YANG HARUS DIKERJAKAN:
A - Terjemahkan kalimat "Hasil akademik semester ini pun tidak begitu jelek." dari teks sumber ke dalam bahasa Inggris.
B - Lanjutkan catatan tentang memasuki tingkat dua kuliah itu, dimulai setelah kalimat terakhirnya.

Hasil akademik semester ini pun tidak begitu jelek.
Hmm...
Mungkin
beginilah rasanya akan memasuki tingkat dua. (Memang bagaimana? Apa
perbedaannya?) Jawabannya adalah tidak ada bedanya. Haha. Kuliah? Mengikuti
alur saja. Doyannya? Bepergian kesana kemari, maen ke tempat-tempat yang belum pernah kusinggahi, ikut kegiatan ini dan itu –terutama
kegiatan PAS tentunya-. Sampai-sampai informasi nilai semester dua, bayar UKT,
mengontrak mata kuliah, dan lain sebagainya mengenai urusan akademik kampus,
aku percayakan kepada teman-temanku, yang pada akhirnya KRS pun lupa aku
download dan printout. Terlenakan sekali dengan sistem akademik yang serba
online ini. (Terimakasih teman-teman PKh 2013 yang senantiasa saling membantu,
terutama Dwi, Yeni, Nurul yang paling sering aku kepo-in).

DATA YANG DIBERIKAN:

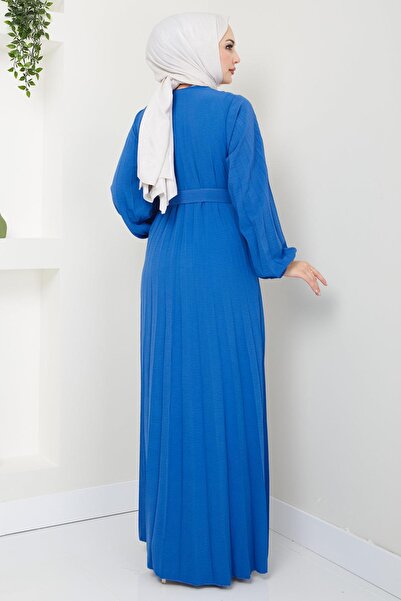 hafsamina Φόρεμα Indigo Aerobin - Ζώνη και πλισέ HM2339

KUNCI JAWABAN:
A - This semester's academic results were not that bad either.

B -
Entah
akan seperti apa studiku di tingkat ini. Apakah tidak ada kekhawatiran di
benakku? Oh tentu sangatlah khawatir, melihat nama mata kuliah yang aneh-aneh
saja membuatku merinding membayangkan nilai yang berada dipinggirnya nanti. Memperhatikan
para mahasiswa tingkat akhir yang berkejaran dengan deadline TeA atau skripsweet mereka, aku terbengong.
Bagaimana aku nanti? Bukankah harus disiapkan sedini mungkin dengan kuliah yang
serius? Hmm...
Baiklah,
setahun sudah perantauanku di Kota Bandung dan aku telah jatuh cinta padanya.
Tentulah berharap sekali tahun selanjutnya lebih bermakna lagi, lebih serius
lagi menghadapi studiku, bisa hidup lebih mandiri dan bermanfaat bagi orang
banyak. Bahkan siapa tahu kutemukan jodohku disini? Eits, jodoh pekerjaan
maksudnya. Eummhh boleh deh jodoh
kehidupan juga. Haha.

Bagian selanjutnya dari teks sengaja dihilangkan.